--- BEGIN INPUT FOR THIS TASK ---

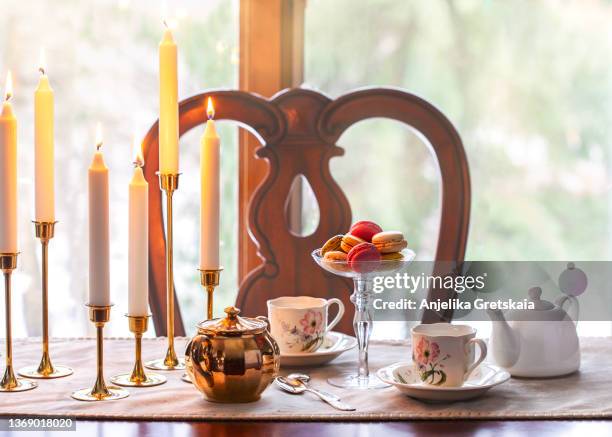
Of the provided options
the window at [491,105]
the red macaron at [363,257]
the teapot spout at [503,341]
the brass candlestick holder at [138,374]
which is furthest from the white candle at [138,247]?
the window at [491,105]

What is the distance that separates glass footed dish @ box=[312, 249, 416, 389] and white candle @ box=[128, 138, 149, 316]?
0.21 meters

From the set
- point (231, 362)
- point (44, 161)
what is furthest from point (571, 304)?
point (44, 161)

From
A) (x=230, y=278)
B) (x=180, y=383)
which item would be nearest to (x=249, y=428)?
(x=180, y=383)

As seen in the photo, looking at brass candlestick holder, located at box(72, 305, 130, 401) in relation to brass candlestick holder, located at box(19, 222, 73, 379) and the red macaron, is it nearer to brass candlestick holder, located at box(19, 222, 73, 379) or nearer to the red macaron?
brass candlestick holder, located at box(19, 222, 73, 379)

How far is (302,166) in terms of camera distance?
150cm

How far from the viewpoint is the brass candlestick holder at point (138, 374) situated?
3.43 feet

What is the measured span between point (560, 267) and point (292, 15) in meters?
0.84

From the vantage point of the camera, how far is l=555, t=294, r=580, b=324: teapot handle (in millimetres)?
1137

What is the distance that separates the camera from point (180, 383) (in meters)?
1.08

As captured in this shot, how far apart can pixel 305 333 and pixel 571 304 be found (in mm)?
341

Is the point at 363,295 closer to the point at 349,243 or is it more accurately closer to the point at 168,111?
the point at 349,243

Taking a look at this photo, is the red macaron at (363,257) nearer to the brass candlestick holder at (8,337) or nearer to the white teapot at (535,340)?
the white teapot at (535,340)

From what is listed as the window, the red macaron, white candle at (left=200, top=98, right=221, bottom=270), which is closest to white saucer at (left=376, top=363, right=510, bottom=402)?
the red macaron

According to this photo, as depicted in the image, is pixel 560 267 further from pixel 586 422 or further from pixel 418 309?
pixel 586 422
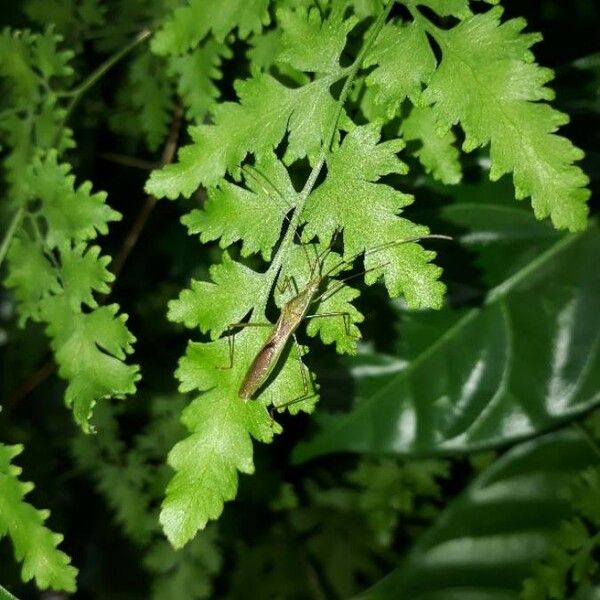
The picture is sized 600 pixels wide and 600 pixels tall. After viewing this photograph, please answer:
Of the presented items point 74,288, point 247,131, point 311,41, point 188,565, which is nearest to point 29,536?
point 74,288

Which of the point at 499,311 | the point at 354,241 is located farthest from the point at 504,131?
the point at 499,311

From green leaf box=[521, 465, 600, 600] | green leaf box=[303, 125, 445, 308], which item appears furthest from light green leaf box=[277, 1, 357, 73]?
green leaf box=[521, 465, 600, 600]

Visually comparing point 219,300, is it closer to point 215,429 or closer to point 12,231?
point 215,429

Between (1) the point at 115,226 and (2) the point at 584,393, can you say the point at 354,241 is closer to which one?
(2) the point at 584,393

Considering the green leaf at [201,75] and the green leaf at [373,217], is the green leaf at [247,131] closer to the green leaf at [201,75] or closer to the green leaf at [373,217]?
the green leaf at [373,217]

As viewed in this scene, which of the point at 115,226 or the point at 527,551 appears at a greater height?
the point at 115,226

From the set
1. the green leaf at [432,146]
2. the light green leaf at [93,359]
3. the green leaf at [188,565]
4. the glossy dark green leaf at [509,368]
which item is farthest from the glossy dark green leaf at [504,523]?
the light green leaf at [93,359]

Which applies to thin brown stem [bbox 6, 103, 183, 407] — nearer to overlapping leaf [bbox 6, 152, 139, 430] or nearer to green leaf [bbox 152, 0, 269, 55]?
overlapping leaf [bbox 6, 152, 139, 430]
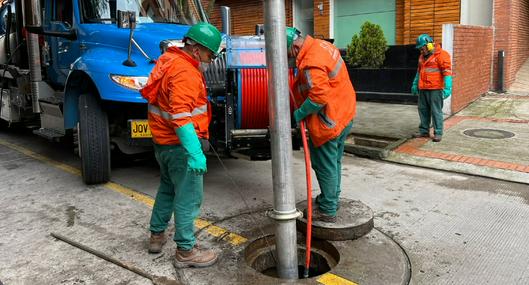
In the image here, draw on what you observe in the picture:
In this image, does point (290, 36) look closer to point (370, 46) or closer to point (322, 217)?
point (322, 217)

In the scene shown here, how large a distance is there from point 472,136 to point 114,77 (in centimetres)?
580

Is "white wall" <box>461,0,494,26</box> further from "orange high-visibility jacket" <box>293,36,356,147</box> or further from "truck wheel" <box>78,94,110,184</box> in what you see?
"truck wheel" <box>78,94,110,184</box>

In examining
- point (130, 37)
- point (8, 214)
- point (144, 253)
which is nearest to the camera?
point (144, 253)

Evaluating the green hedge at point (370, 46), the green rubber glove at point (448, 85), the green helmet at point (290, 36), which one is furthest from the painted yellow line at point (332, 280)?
the green hedge at point (370, 46)

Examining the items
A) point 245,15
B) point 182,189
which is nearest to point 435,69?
point 182,189

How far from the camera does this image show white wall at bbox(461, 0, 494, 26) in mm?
11570

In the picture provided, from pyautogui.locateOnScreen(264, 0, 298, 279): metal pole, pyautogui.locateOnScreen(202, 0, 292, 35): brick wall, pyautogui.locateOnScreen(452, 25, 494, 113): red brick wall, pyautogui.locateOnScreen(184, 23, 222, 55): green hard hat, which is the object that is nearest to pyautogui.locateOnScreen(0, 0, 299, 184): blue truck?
pyautogui.locateOnScreen(184, 23, 222, 55): green hard hat

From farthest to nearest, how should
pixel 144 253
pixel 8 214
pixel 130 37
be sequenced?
1. pixel 130 37
2. pixel 8 214
3. pixel 144 253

--- END INPUT FOR THIS TASK ---

### REQUIRED WORK:
Put every line of the items above into a numbered list, leaving out the blank lines and the pictures.

### OUTPUT OF THE EXERCISE:
1. Of the provided options
2. the window at [491,105]
3. the red macaron at [363,257]
4. the teapot spout at [503,341]
5. the brass candlestick holder at [138,374]
6. which is furthest from the white candle at [138,247]?
7. the window at [491,105]
8. What is the distance that separates glass footed dish @ box=[312, 249, 416, 389] and white candle @ box=[128, 138, 149, 316]?
9. 0.21 meters
10. From the set
11. - point (231, 362)
12. - point (44, 161)
13. what is furthest from point (571, 304)?
14. point (44, 161)
15. From
16. A) (x=230, y=278)
17. B) (x=180, y=383)
18. which item would be nearest to (x=249, y=428)?
19. (x=180, y=383)
20. As seen in the photo, looking at brass candlestick holder, located at box(72, 305, 130, 401) in relation to brass candlestick holder, located at box(19, 222, 73, 379) and the red macaron, is it nearer to brass candlestick holder, located at box(19, 222, 73, 379) or nearer to the red macaron?
21. brass candlestick holder, located at box(19, 222, 73, 379)
22. How far is (302,166) in terms of camera distance?
23. 150cm
24. How far from the viewpoint is the brass candlestick holder at point (138, 374) situated?
25. 3.43 feet
26. What is the measured span between point (560, 267) and point (292, 15) in meters?
27. 0.84
28. From the vantage point of the camera, how far is l=555, t=294, r=580, b=324: teapot handle (in millimetres)?
29. 1137
30. What is the distance that separates the camera from point (180, 383) (in meters)?
31. 1.08
32. As captured in this shot, how far apart can pixel 305 333 and pixel 571 304 be found (in mm)?
33. 341
34. Is the point at 363,295 closer to the point at 349,243 or is it more accurately closer to the point at 168,111?
35. the point at 349,243
36. Taking a look at this photo, is the red macaron at (363,257) nearer to the brass candlestick holder at (8,337) or nearer to the white teapot at (535,340)?
37. the white teapot at (535,340)
38. From what is listed as the window, the red macaron, white candle at (left=200, top=98, right=221, bottom=270), which is closest to white saucer at (left=376, top=363, right=510, bottom=402)?
39. the red macaron
40. According to this photo, as depicted in the image, is pixel 560 267 further from pixel 586 422 or further from pixel 418 309?
41. pixel 586 422
42. The picture is sized 600 pixels wide and 600 pixels tall. After viewing this photograph, please answer:
43. Of the presented items point 74,288, point 247,131, point 311,41, point 188,565, which is nearest to point 29,536?
44. point 74,288
45. Which of the point at 499,311 | the point at 354,241 is located farthest from the point at 504,131?
46. the point at 499,311
47. From green leaf box=[521, 465, 600, 600] | green leaf box=[303, 125, 445, 308], which item appears furthest from light green leaf box=[277, 1, 357, 73]?
48. green leaf box=[521, 465, 600, 600]
49. Visually comparing point 219,300, is it closer to point 215,429 or closer to point 12,231?
50. point 215,429
51. Between (1) the point at 115,226 and (2) the point at 584,393, can you say the point at 354,241 is closer to which one?
52. (2) the point at 584,393
53. Considering the green leaf at [201,75] and the green leaf at [373,217], is the green leaf at [247,131] closer to the green leaf at [201,75] or closer to the green leaf at [373,217]?
54. the green leaf at [373,217]
55. As viewed in this scene, which of the point at 115,226 or the point at 527,551 appears at a greater height?
56. the point at 115,226
57. From the set
58. 1. the green leaf at [432,146]
59. 2. the light green leaf at [93,359]
60. 3. the green leaf at [188,565]
61. 4. the glossy dark green leaf at [509,368]
62. which item is farthest from the glossy dark green leaf at [504,523]?
63. the light green leaf at [93,359]
64. Which applies to thin brown stem [bbox 6, 103, 183, 407] — nearer to overlapping leaf [bbox 6, 152, 139, 430] or nearer to green leaf [bbox 152, 0, 269, 55]?
65. overlapping leaf [bbox 6, 152, 139, 430]
66. In the image here, draw on what you observe in the picture:
67. In this image, does point (290, 36) look closer to point (370, 46) or closer to point (322, 217)?
68. point (322, 217)
69. In the scene shown here, how large a distance is there from point 472,136 to point 114,77 (in centimetres)?
70. 580
71. Is "white wall" <box>461,0,494,26</box> further from "orange high-visibility jacket" <box>293,36,356,147</box> or further from "truck wheel" <box>78,94,110,184</box> in what you see?
72. "truck wheel" <box>78,94,110,184</box>
73. In examining
74. - point (130, 37)
75. - point (8, 214)
76. - point (144, 253)
77. which is nearest to the camera?
78. point (144, 253)
79. Evaluating the green hedge at point (370, 46), the green rubber glove at point (448, 85), the green helmet at point (290, 36), which one is furthest from the painted yellow line at point (332, 280)?
80. the green hedge at point (370, 46)
81. Examining the items
82. A) point 245,15
83. B) point 182,189
84. which is nearest to point 435,69?
85. point 182,189
86. How far from the camera does this image show white wall at bbox(461, 0, 494, 26) in mm?
87. 11570
88. In the picture provided, from pyautogui.locateOnScreen(264, 0, 298, 279): metal pole, pyautogui.locateOnScreen(202, 0, 292, 35): brick wall, pyautogui.locateOnScreen(452, 25, 494, 113): red brick wall, pyautogui.locateOnScreen(184, 23, 222, 55): green hard hat, which is the object that is nearest to pyautogui.locateOnScreen(0, 0, 299, 184): blue truck?
89. pyautogui.locateOnScreen(184, 23, 222, 55): green hard hat
90. From farthest to nearest, how should
91. pixel 144 253
92. pixel 8 214
93. pixel 130 37
94. be sequenced?
95. 1. pixel 130 37
96. 2. pixel 8 214
97. 3. pixel 144 253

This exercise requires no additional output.